Kang Byung-Ho
School of Life Sciences, Centre for Cell and Developmental Biology and State Key Laboratory of Agrobiotechnology, Chinese University of Hong Kong, Hong Kong, China.
Methods Mol Biol. 2016;1496:55-62. doi: 10.1007/978-1-4939-6463-5_5.
Because of the weak penetrating power of electrons, the signal-to-noise ratio of a transmission electron micrograph (TEM) worsens as section thickness increases. This problem is alleviated by the use of the scanning transmission electron microscopy (STEM). Tomography analyses using STEM of thick sections from yeast and mammalian cells are of higher quality than are bright-field (BF) images. In this study, we compared regular BF tomograms and STEM tomograms from 500-nm thick sections from hypertrophied Golgi stacks of alfalfa root cap cells. Due to their thickness and intense heavy metal staining, BF tomograms of the thick sections suffer from poor contrast and high noise levels. We were able to mitigate these drawbacks by using STEM tomography. When we performed STEM tomography of densely stained chloroplasts of Arabidopsis cotyledon, we observed similar improvements relative to BF tomograms. A longer time is required to collect a STEM tilt series than similar BF TEM images, and dynamic autofocusing required for STEM imaging often fails at high tilt angles. Despite these limitations, STEM tomography is a powerful method for analyzing structures of large or dense organelles of plant cells.

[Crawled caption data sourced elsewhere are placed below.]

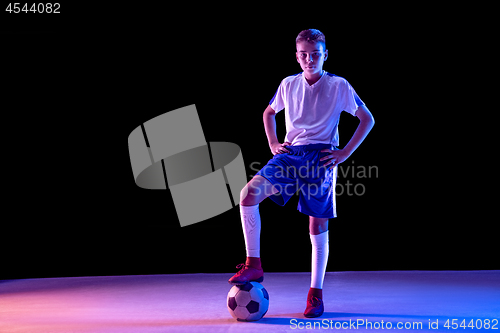 Image of Young boy as a soccer or football player on dark studio background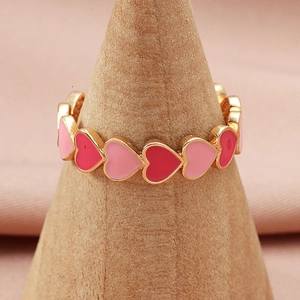 Anello a cuore regolabile placcato oro con smalto rosa e rosso su supporto in legno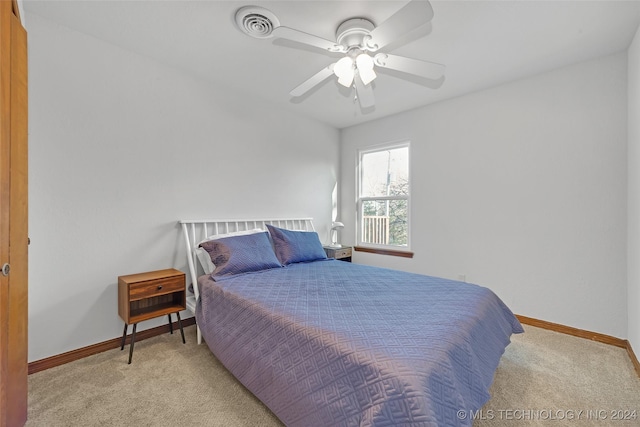 bedroom featuring ceiling fan and light carpet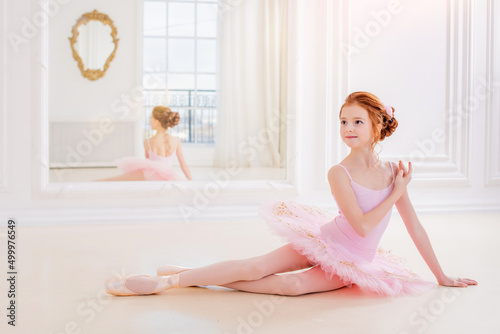 Little ballerina girl in a pink tutu and pointe shoes posing in white studio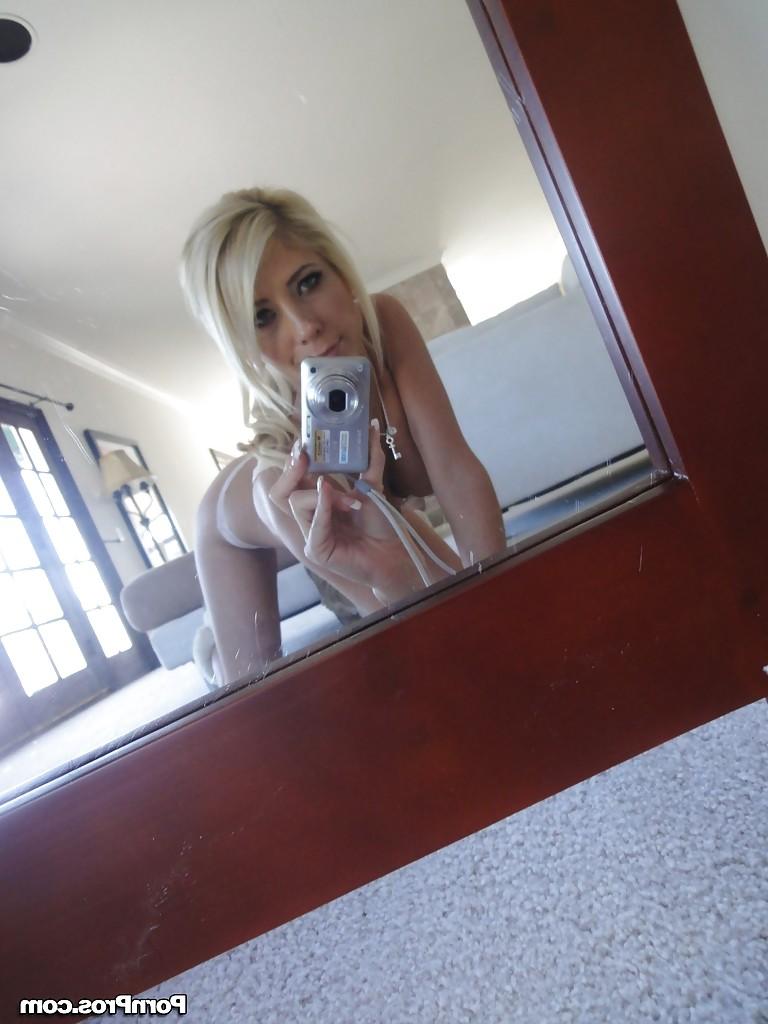 16P Blonde female Tasha Reign taking mirror self shots while removing her clothes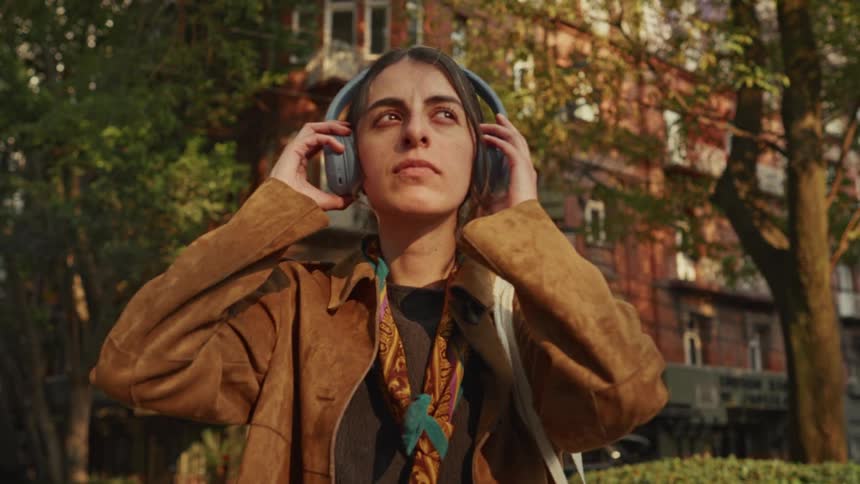 A young woman with a thoughtful expression puts on her headphones and walks away on a sunny city street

由于电子的穿透能力较弱,随着切片厚度增加,透射电子显微镜图像(TEM)的信噪比会变差。扫描透射电子显微镜(STEM)的使用缓解了这一问题。使用STEM对酵母和哺乳动物细胞的厚切片进行断层扫描分析,其质量高于明场(BF)图像。在本研究中,我们比较了苜蓿根冠细胞肥大高尔基体堆叠500纳米厚切片的常规BF断层图像和STEM断层图像。由于切片厚度和强烈的重金属染色,厚切片的BF断层图像对比度差且噪声水平高。我们通过使用STEM断层扫描减轻了这些缺点。当我们对拟南芥子叶中密集染色的叶绿体进行STEM断层扫描时,相对于BF断层图像,我们观察到了类似的改善。收集STEM倾斜序列所需的时间比类似的BF TEM图像更长,并且STEM成像所需的动态自动聚焦在高倾斜角度时经常失败。尽管存在这些局限性,STEM断层扫描仍是分析植物细胞大型或密集细胞器结构的有力方法。